Talvez o título que sugere o tema deste texto, não seja o mais original, o mais esperado também… Vive-se, trabalha-se, enfrentam-se os dias que passam, tantas vezes indiferentes, já que as marcas deixadas por esses dias não chegam a ser apreciadas porque não foram verdadeiramente vividas…
Isto e muito mais, tem a ver com a sugestão para a vida, deixada por um livro que também li há muitos, muitos anos, com o filme, adaptado do livro, que vi há muitos anos e agora, no presente, com a adaptação ao teatro desse texto fabuloso… Refiro-me, naturalmente, ao “Clube dos Poetas Mortos”, já em exibição em Lisboa, agora nessa nova modalidade de texto. Que hei-de querer ver, naturalmente…
Vivia-se no Outono de 1959 e, à Academia Welton, chega John Keating, um novo professor de Inglês que traz consigo novos métodos pedagógicos e uma visão muito liberal do ensino e da vida. Apresenta e ajuda a praticar o conceito de “Carpe Diem” (aproveita o dia) e procura usar a poesia como meio para despertar a sensibilidade de cada um. O professor Keating encoraja os seus alunos a pensarem por si mesmos e a viverem uma vida plena, inspiradora, sobretudo uma vida verdadeira, sempre ligada à natureza de cada um…

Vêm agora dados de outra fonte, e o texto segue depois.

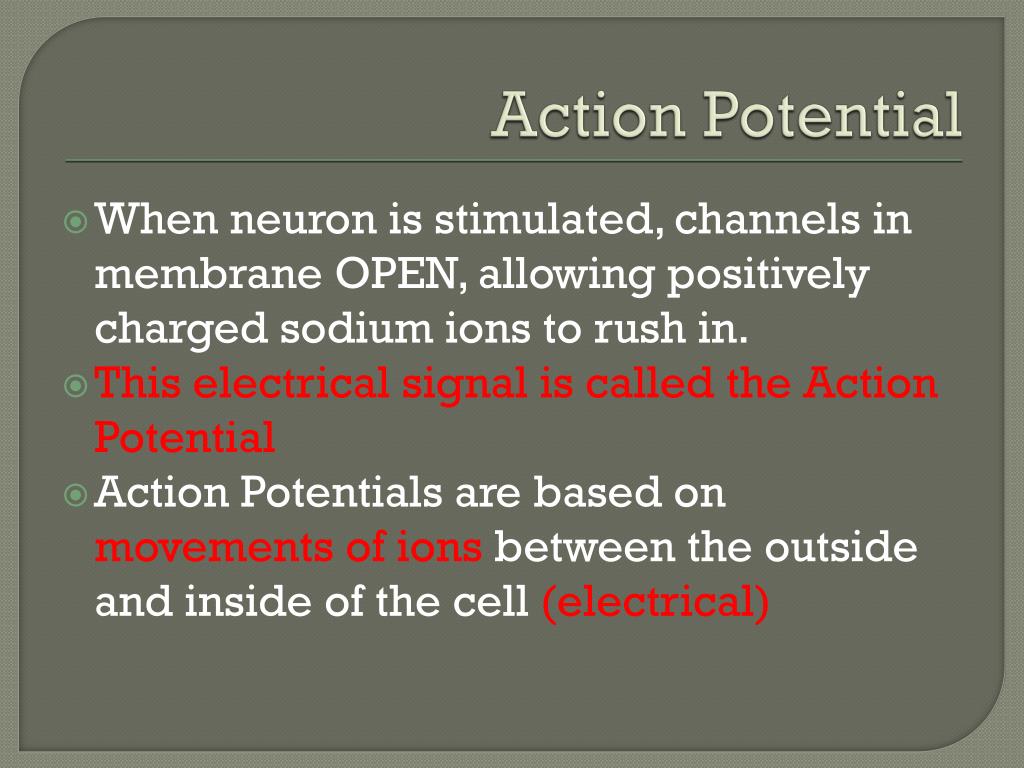 Action Potential

When neuron is stimulated, channels in membrane OPEN, allowing positively charged sodium ions to rush in.

This electrical signal is called the Action Potential

Action Potentials are based on movements of ions between the outside and inside of the cell (electrical)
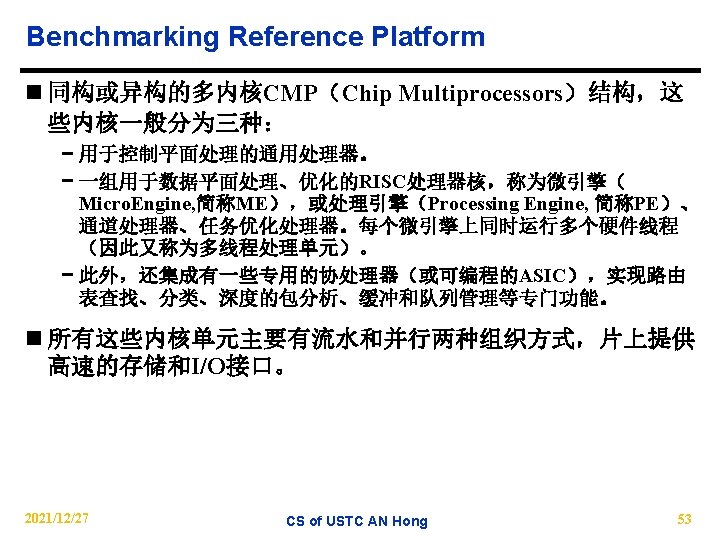 Benchmarking Reference Platform

■ 同构或异构的多内核CMP（Chip Multiprocessors）结构，这些内核一般分为三种：

– 用于控制平面处理的通用处理器。

– 一组用于数据平面处理、优化的RISC处理器核，称为微引擎（MicroEngine,简称ME），或处理引擎（Processing Engine, 简称PE）、通道处理器、任务优化处理器。每个微引擎上同时运行多个硬件线程（因此又称为多线程处理单元）。

– 此外，还集成有一些专用的协处理器（或可编程的ASIC），实现路由表查找、分类、深度的包分析、缓冲和队列管理等专门功能。

■ 所有这些内核单元主要有流水和并行两种组织方式，片上提供高速的存储和I/O接口。

2021/12/27

CS of USTC AN Hong

53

Naturalmente, esse novo método de ensino vai chocar com a atitude bem mais tradicional do Reitor da Escola e, acima de tudo, vai conseguir lidar com a reacção dos seus alunos. Cedo, o professor de Inglês, Keating, começa a abrir os espíritos dos jovens e, dia a dia, aula a aula, a expressão latina começará a ser entendida e praticada. “Colhe os botões de rosa enquanto podes”, repetia Keating e, dia a dia, passo a passo, sempre a tentativa de ensinar a pensarem por eles mesmos. Para que cada jovem aluno possa sugar o tutano da vida… aprendendo a ver poesia em tudo o que nos rodeia… O amor, a beleza, a verdade, a justiça… a ideia clara de não haver necessidade de limitar a poesia à palavra e para que cada coisa contenha uma revelação. Paralelamente, o gesto de deitar fora o que não presta, aqui, rasgando as páginas dos livros que não servem e devem ser desperdiçadas…
Tudo isto está no livro, está no filme e poucas falas guardarão um impacto tão forte como aquele em que, na despedida do professor inspirador, alguns alunos se coloquem de pé nas carteiras e desafiem as ordens do director conservador!
Não posso descrever aqui tudo o que gostaria mas quero sublinhar o facto de um professor especial, ousar cativar os seus alunos para a poesia, para o livre pensamento e para o famoso “Carpe Diem”, afinal…
Quantas vezes, ao longo da minha actividade lectiva, recordei o prof. Keating e, como ele, tentei ajustar matérias, tentei eliminar assuntos nada interessantes, nada motivadores para os alunos? Quantas vezes me surgiu a proposta de mandar arrancar páginas sem qualquer interesse para a formação dos alunos?
Quanto me esforcei para fazer gostar de poesia, sobretudo aquela que parecia difícil? Obrigada, prof. Keating!
É certo que esta nova adaptação do livro, agora ao teatro, poderá ter limitações: o cenário será menor, haverá, de certeza, menos personagens, poderá parecer bem distante dos tempos que vivemos, mas o conteúdo essencial e mais forte estará lá! Hoje, a liberdade de pensamento, parecendo o contrário, continua ameaçada, assim, acredito, esta nova peça de teatro adaptada de ” O clube dos Poetas Mortos”, ainda poderá ajudar professores e alunos, desafiando-os, ajudando-os a pensarem, a colocarem-se no lugar que querem ocupar… E como querem aprender… No livro, no filme, agora no teatro, quando os alunos se levantam no fim, fazem-no por alguém que está doente, mas, sobretudo, porque querem agradecer… E esse gesto revela um enorme reconhecimento!